Yeah, I posted a short patch earlier on this thread that fixes
that.  Nobody has commented on it, and so far I have not committed
anything related to this without posting details and giving ample
opportunity for anyone to comment.  If nobody objects, I can push
that, and this issue is gone.

>   Imo this is quite an indicator that the idea of using the filesize is
>   just plain wrong. Adding logic to vacuum not to truncate data because
>   its a flag for matview scannability is quite the layer violation and
>   a sign for a bad design decision. Such a hack has already been added
>   to copy_heap_data(), while not as bad, shows that it is hard to find
>   all the places where we need to add it.

I agree, but if you review the thread I started with a flag in
pg_class, I tried using the "special" area of the first page of the
heap, and finally wound up with the current technique based on
several people reviewing the patch and offering opinions and
reaching an apparent consensus that this was the least evil way to
do it given current infrastructure for unlogged tables.  This
really is a result of trying to preserver *correct* behavior while
catering to those emphasizing how important the performance of
unlogged matviews is.

> 2) Since we don't have a metapage to represent scannability in 9.3 we
>   cannot easily use one in 9.4+ without pg_upgrade emptying all
>   matviews unless we only rely on the catalogs which we currently
>   cannot.

I am not following this argument at all.  Doesn't pg_upgrade use
pg_dump to create the tables and matviews WITH NO DATA and take
later action for ones which are populated in the source?  It would
not be hard at all to move to a new release which used a different
technique for tracking populated tables by changing what pg_dump
does for populated tables with the switch pg_upgrade uses.

>   This will either slow down development or make users
>   unhappy. Alternatively we can add yet another fork, but that has its
>   price (quite a bit more open files during normal operation, slower
>   CREATE DATABASE).
>
>   This is actually an argument for not releasing matviews without such
>   an external state. Going from disk-based state to catalog is easy,
>   the other way round: not so much.

I am not seeing this at all.  Given my comment above about how this
works for pg_upgrade and pg_dump, can you explain how this is a
problem?

> 3) Using the filesize as a flag will make other stuff like preallocating
>   on-disk data in bigger chunks and related things more complicated.

Why?  You don't need to preallocate for a non-populated matview,
since its heap will be replaced on REFRESH.  You would not *want*
to preallocate a lot of space for something guaranteed to remain at
zero length until deleted.

> 4) doing the check for scannability in the executor imo is a rather bad
>   idea. Note that we e.g. don't see an error about a matview which
>   won't be scanned because of constraint exclusion or one-time
>   filters.
>
>   S1: CREATE MATERIALIZED VIEW matview_unit_false AS SELECT false WHERE false
> WITH NO DATA;
>   S1: SELECT * FROM matview_unit_false;
>
> You can get there in far more reasonable cases than WHERE false.

——————

Tasks and exercises:
[1] For the materialized view discussion, decide whether each statement agrees with it: (a) the writer has already pushed the short patch posted earlier on the thread; (b) the writer's first approach used a flag in pg_class; (c) the writer believes space should be preallocated for a non-populated matview. Answer yes or no for each and quote the deciding words.
[2] Extend the materialized view discussion, picking up right after its final line.
The material that comes after this has no connection to the materialized view discussion.

Material provided:

——————

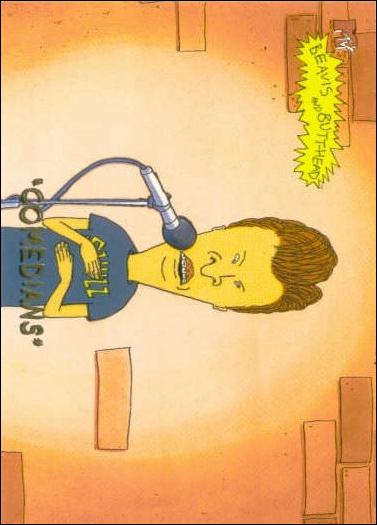 Beavis and Butt-Head (Base Set) card '5569' "Comedians"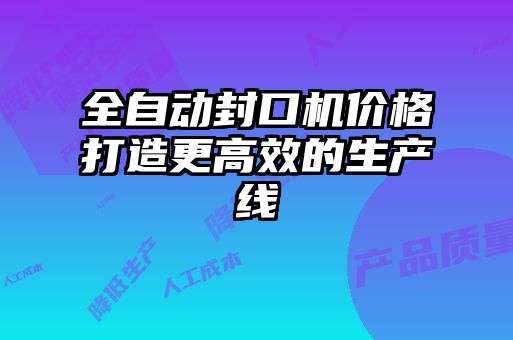 全自動封口機(jī)價(jià)格打造更高效的生產(chǎn)線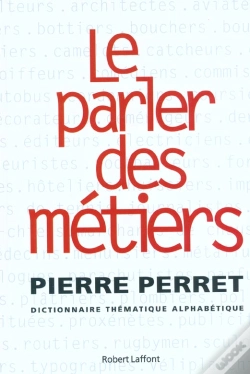 Capa do artigo Le Parler Des Metiers ; Dictionnaire Thematique Alphabetique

——————

Your written answers:
[1]
(a) No: "If nobody objects, I can push that, and this issue is gone."
(b) Yes: "I started with a flag in pg_class"
(c) No: "You don't need to preallocate for a non-populated matview"

[2]
I am a little concerned about that, but the case you show doesn't demonstrate a problem:

test=# CREATE MATERIALIZED VIEW matview_unit_false AS SELECT false WHERE false WITH NO DATA;
SELECT 0
test=# SELECT * FROM matview_unit_false;
ERROR:  materialized view "matview_unit_false" has not been populated
HINT:  Use the REFRESH MATERIALIZED VIEW command.

The view was defined WITH NO DATA and is behaving correctly for
that case.  When populated (with zero rows) it behaves correctly:

test=# REFRESH materialized view matview_unit_false ;
REFRESH MATERIALIZED VIEW
test=# SELECT * FROM matview_unit_false;
 bool
------
(0 rows)

I would be interested to see whether anyone can come up with an
actual mis-behavior related to this either before or after the
recent refactoring.

> 5) I have to agree with Kevin that the scannability is an important thing
>   to track though.
>
>   a) we cannot remove support for WITH NO DATA because of pg_dump order
>       and unlogged relations. So even without unlogged relations the
>       problem exists although its easier to represent.
>   b) Just giving wrong responses is bad [tm]. Outdated data is something
>       completely different (it has existed in that state in the (near)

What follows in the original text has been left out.